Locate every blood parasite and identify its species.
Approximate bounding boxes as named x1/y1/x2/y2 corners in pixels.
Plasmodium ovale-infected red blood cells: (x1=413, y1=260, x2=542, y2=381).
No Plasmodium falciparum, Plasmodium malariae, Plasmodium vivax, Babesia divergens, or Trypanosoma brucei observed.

Activity
Using the listing, filter for "Plasmodium" and return the matching lines.

Output below
Plasmodium ovale-infected red blood cells: (x1=413, y1=260, x2=542, y2=381).
No Plasmodium falciparum, Plasmodium malariae, Plasmodium vivax, Babesia divergens, or Trypanosoma brucei observed.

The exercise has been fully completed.